Still working aquaduct

You can still see water flowing into some of the ancient cisterns on the tour.

Naples 2011 506

Some of these galleries were later enlarged to be air raid shelters in WWII.

Naples 2011 502

The stairwell in this picture leads up to a convent several floors above.

Nuns staircase

Our guide Roberto also took us to see the remains of the Roman theatre, some of which were only rediscovered quite recently in the basements of nearby houses which were still being used on an everyday basis.

Roman theatre

The archaeologists pieced together the original layout by asking local residents if they could chip away the plaster on their walls and excavate their floors. Imagine your house having walls and foundations that are over two thousand years old!

This is the wall of the Roman theatre where the mad Emperor Nero used to perform.

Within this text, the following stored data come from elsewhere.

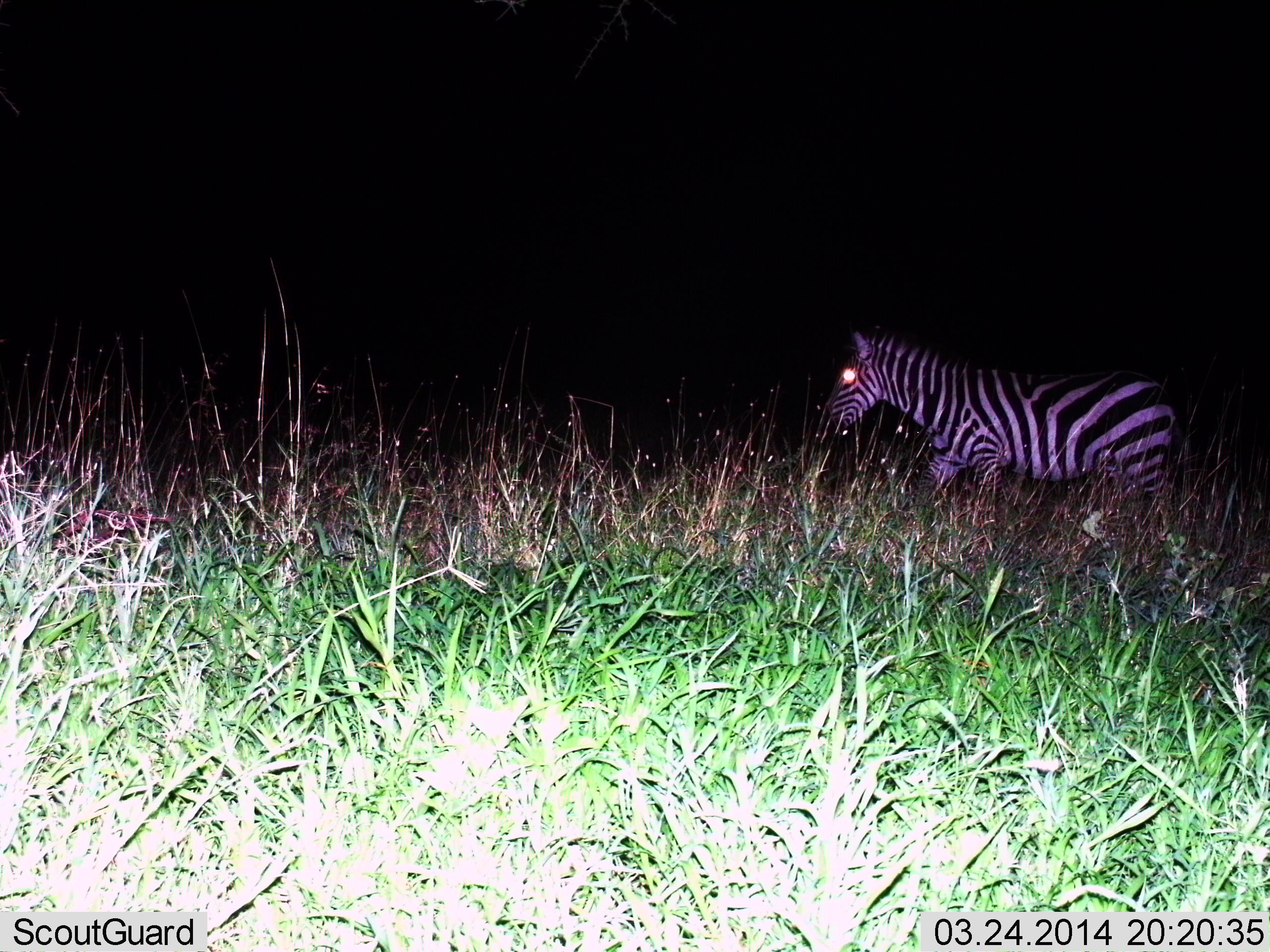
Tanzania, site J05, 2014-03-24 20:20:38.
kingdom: Animalia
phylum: Chordata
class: Mammalia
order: Perissodactyla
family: Equidae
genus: Equus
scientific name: Equus quagga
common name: plains zebra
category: zebra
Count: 1.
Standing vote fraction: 29%.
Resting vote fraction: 1%.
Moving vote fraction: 75%.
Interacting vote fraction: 0%.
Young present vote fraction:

Roman walls in perfect condition

In the pictures you can see the entrances both inside and outside a ‘basso’, the name for these typical Neapolitan ground floor abodes.

Modern entrance

Some people had trap doors under their beds that led to a whole city below!

Theatre in your wine cellar

I recommend the Sotteranea as an interesting and exciting experience. There was one claustrophobic moment squeezing through a long narrow tunnel but it wasn’t that bad and there’s an alternative route should you want to avoid that situation.